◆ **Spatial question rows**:
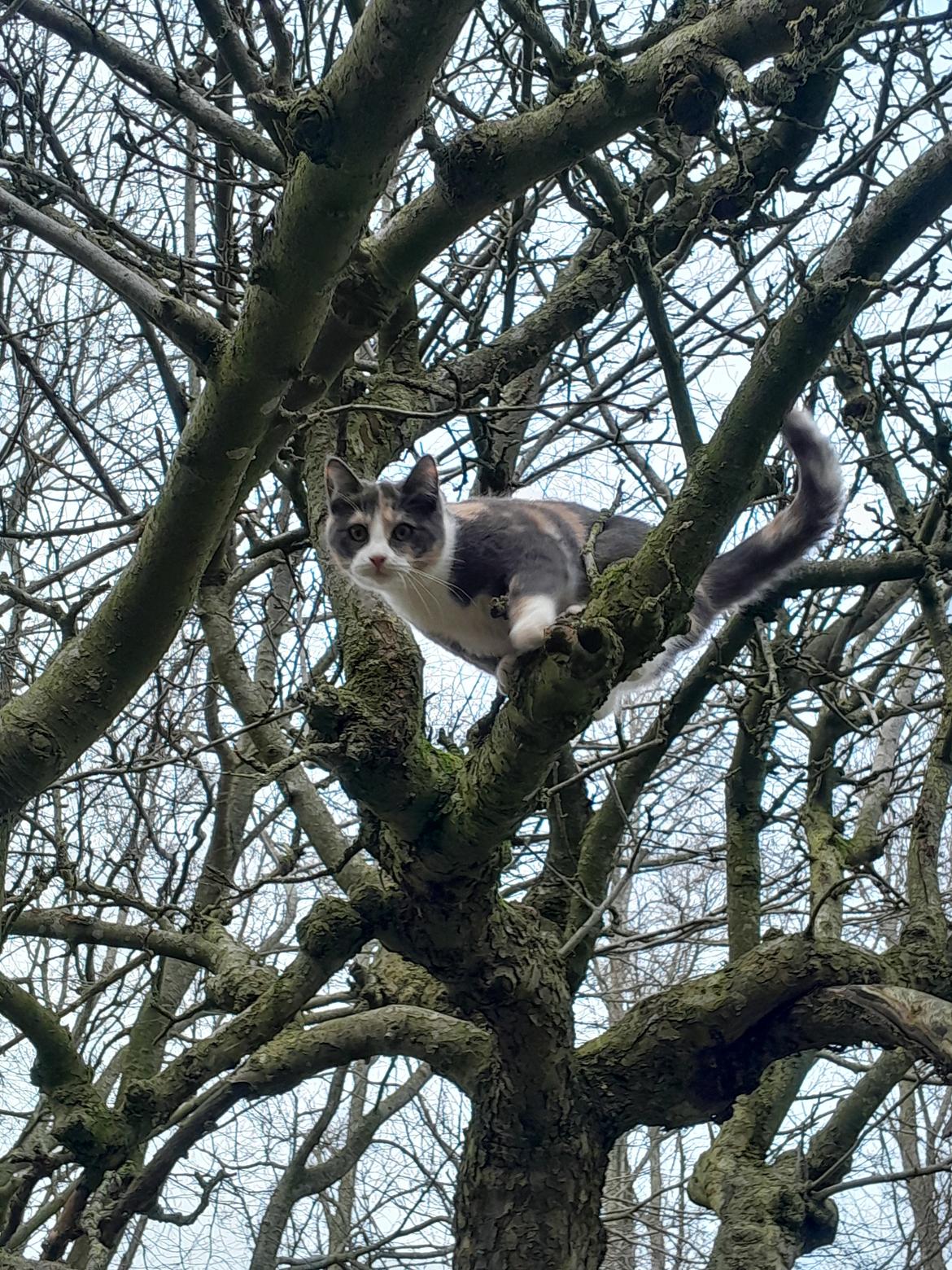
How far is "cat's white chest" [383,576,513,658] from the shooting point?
14.2 feet

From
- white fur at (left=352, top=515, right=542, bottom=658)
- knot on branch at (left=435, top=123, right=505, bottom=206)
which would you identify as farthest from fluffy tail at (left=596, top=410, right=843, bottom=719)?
knot on branch at (left=435, top=123, right=505, bottom=206)

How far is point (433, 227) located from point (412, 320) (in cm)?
124

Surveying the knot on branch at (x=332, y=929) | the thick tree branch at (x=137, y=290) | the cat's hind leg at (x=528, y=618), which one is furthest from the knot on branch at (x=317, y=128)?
the knot on branch at (x=332, y=929)

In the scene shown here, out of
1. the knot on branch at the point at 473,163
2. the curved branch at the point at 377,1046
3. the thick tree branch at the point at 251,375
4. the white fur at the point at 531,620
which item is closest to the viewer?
the thick tree branch at the point at 251,375

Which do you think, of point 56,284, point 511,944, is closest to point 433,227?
point 511,944

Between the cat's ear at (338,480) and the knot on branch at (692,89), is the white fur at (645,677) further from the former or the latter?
the knot on branch at (692,89)

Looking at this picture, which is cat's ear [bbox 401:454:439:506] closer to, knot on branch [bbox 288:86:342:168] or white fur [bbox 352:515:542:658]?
white fur [bbox 352:515:542:658]

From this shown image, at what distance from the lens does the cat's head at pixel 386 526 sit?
13.9ft

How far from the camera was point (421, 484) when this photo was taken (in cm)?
449

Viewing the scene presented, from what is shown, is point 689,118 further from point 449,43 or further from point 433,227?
point 433,227

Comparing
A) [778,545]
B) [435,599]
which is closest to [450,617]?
[435,599]

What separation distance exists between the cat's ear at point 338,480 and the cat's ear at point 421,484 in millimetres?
281

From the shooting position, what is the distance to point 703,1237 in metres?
8.32

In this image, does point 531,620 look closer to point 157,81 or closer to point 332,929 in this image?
point 332,929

◆ **Task to carry out**: Copy all of the rows above word for word, leaving out the pictures.

◆ **Answer below**:
How far is "cat's white chest" [383,576,513,658] from the shooting point?
14.2 feet

From
- white fur at (left=352, top=515, right=542, bottom=658)
- knot on branch at (left=435, top=123, right=505, bottom=206)
which would you identify as farthest from fluffy tail at (left=596, top=410, right=843, bottom=719)?
knot on branch at (left=435, top=123, right=505, bottom=206)

How far is point (433, 227) located from point (412, 320) (in cm)?
124

Surveying the knot on branch at (x=332, y=929) | the thick tree branch at (x=137, y=290) | the cat's hind leg at (x=528, y=618), which one is furthest from the knot on branch at (x=317, y=128)?
the knot on branch at (x=332, y=929)

In the scene shown here, out of
1. the knot on branch at the point at 473,163
2. the curved branch at the point at 377,1046
3. the thick tree branch at the point at 251,375
4. the white fur at the point at 531,620
which item is closest to the viewer?
the thick tree branch at the point at 251,375

Which do you think, of point 56,284, point 511,944, is closest to point 433,227?
point 511,944

Between the cat's ear at (338,480) and the knot on branch at (692,89), is the white fur at (645,677) further from the former or the latter?
the knot on branch at (692,89)

Looking at this picture, which is cat's ear [bbox 401:454:439:506] closer to, knot on branch [bbox 288:86:342:168] or white fur [bbox 352:515:542:658]?
white fur [bbox 352:515:542:658]

From this shown image, at what distance from the lens does the cat's head at pixel 386 526 sit?
13.9ft

How far from the camera was point (421, 484) when this photo was taken (in cm)?
449

Viewing the scene presented, from what is shown, is point 689,118 further from point 449,43 or further from point 433,227?
point 433,227

Comparing
A) [778,545]
B) [435,599]
which is closest to [450,617]?
[435,599]

What separation distance exists between the cat's ear at point 338,480 and the cat's ear at point 421,484 in millimetres?
281

From the shooting position, what is the distance to point 703,1237 in metres?
8.32

In this image, does point 531,620 look closer to point 157,81 or closer to point 332,929 in this image?
point 332,929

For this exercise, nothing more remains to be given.